Hospitals can't simply say "we can't say it is caused by Fukushima", because they can test further to identify the specific DNA damage.


Vyse Legendaire said...

Helen Caldicott is freaking out yet again, but I don't think that means radiation is suddenly nutritious and we should gulp it down...

Atomfritz said...

Thank you LaPrimavera for calming down on panic mongering.

More than 15% kids with large (>3mm) anomalies seem to be a lot if I understood correctly.
I think it could be a good idea to be prepared when the incubation time of about at least four years expires and Japanese child cancer possibly becomes a more common phenomenon than child suicide, which is world-highest in Japan.

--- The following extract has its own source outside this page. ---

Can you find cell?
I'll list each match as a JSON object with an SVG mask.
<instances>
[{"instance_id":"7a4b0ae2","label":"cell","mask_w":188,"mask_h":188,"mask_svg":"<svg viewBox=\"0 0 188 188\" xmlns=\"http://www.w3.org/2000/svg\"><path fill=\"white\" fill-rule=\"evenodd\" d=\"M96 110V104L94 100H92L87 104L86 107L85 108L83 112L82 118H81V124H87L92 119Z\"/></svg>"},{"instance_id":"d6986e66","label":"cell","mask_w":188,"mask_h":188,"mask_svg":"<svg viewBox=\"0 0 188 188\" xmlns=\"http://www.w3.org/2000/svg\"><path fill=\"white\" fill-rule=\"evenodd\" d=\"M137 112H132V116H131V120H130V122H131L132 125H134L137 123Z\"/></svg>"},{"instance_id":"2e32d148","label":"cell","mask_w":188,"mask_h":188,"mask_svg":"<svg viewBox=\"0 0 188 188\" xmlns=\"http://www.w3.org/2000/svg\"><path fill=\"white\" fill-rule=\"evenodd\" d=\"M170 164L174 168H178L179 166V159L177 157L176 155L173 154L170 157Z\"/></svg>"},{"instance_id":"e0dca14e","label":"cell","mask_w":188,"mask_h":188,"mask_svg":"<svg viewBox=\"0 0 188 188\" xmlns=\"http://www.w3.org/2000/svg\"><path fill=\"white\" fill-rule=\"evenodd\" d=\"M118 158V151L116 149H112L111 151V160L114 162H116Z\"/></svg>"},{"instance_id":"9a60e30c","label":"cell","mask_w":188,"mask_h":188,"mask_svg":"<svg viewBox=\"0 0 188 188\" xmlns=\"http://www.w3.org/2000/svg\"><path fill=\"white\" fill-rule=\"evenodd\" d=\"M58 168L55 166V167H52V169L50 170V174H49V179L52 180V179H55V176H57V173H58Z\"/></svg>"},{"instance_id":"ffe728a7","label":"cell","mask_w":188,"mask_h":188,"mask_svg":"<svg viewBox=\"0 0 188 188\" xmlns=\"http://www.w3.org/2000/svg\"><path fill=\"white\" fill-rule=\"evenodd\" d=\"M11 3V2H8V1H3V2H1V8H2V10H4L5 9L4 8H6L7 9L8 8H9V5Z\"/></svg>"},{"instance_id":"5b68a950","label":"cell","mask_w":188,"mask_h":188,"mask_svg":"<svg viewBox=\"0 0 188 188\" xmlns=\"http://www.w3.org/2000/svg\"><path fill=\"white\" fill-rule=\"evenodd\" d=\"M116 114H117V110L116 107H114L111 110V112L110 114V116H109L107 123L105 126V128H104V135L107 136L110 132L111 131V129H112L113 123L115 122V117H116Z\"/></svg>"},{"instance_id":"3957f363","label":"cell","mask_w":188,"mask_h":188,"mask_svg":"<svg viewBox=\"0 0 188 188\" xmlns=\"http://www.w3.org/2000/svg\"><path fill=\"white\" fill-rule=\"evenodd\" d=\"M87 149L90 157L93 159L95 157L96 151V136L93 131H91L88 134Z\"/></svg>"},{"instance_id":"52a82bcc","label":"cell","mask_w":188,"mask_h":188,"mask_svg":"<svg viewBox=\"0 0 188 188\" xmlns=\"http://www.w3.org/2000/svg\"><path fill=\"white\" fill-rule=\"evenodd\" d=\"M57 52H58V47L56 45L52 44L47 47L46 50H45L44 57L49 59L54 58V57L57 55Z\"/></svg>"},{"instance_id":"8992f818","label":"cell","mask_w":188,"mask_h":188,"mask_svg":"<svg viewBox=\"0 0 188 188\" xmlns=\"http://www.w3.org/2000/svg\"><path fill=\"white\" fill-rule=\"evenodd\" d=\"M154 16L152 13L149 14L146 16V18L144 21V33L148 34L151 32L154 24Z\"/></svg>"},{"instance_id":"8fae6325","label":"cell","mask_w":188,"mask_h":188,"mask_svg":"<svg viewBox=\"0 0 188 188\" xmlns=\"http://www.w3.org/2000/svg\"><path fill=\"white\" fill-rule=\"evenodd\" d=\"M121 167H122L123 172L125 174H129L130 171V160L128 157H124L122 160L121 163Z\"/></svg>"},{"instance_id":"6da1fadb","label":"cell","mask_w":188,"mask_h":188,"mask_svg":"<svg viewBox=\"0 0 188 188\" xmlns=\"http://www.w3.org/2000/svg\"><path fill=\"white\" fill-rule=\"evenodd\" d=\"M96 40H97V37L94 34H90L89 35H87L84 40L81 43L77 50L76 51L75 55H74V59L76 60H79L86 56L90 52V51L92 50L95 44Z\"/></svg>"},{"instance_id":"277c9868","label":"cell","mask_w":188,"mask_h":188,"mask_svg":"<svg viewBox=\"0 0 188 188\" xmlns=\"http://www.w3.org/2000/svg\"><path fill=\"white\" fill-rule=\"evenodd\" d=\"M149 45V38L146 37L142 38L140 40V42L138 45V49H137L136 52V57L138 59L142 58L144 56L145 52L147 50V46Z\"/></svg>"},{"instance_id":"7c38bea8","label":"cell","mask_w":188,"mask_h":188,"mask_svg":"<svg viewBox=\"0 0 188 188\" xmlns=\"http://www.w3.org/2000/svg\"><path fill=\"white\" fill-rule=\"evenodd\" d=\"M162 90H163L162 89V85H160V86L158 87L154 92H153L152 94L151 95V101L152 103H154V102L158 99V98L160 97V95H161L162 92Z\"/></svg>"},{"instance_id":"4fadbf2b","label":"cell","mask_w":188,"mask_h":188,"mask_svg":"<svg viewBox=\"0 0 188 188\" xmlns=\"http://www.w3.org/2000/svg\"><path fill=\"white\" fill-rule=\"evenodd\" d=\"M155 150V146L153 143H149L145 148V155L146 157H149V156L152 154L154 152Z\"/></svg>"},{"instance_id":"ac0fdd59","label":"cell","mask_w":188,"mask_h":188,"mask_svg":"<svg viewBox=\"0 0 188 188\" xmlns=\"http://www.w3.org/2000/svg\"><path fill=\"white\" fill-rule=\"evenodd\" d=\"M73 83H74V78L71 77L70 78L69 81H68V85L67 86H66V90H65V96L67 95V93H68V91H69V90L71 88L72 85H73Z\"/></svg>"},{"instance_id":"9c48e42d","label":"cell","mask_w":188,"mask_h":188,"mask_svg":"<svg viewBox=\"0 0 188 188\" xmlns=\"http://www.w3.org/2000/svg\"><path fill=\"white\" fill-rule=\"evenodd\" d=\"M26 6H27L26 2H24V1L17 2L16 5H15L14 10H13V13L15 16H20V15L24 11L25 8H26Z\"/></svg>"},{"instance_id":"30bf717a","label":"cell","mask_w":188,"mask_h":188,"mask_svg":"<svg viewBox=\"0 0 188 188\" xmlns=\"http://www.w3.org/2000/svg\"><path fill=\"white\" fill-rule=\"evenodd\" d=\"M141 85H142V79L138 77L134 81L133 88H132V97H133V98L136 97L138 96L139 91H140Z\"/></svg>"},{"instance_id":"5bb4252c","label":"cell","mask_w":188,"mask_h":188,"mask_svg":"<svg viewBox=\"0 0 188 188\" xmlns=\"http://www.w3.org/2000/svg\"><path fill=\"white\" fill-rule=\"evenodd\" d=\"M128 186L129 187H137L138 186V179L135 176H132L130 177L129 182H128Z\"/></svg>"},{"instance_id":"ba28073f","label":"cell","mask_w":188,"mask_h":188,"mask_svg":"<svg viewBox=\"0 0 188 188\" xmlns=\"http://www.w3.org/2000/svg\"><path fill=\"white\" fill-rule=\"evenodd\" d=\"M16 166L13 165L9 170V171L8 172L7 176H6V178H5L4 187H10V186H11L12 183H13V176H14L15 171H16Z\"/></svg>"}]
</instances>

arevamirpal::laprimavera said...

I don't know, Atomfritz. Specialists and radiologists that I read on Twitter do say they don't pay much attention unless the growth is more than 5 millimeters, and even then many say they wouldn't do aspiration biopsy unless the nodule is bigger than 10 millimeters or the cyst is bigger than 20 millimeters because of false positive and too much stress on children.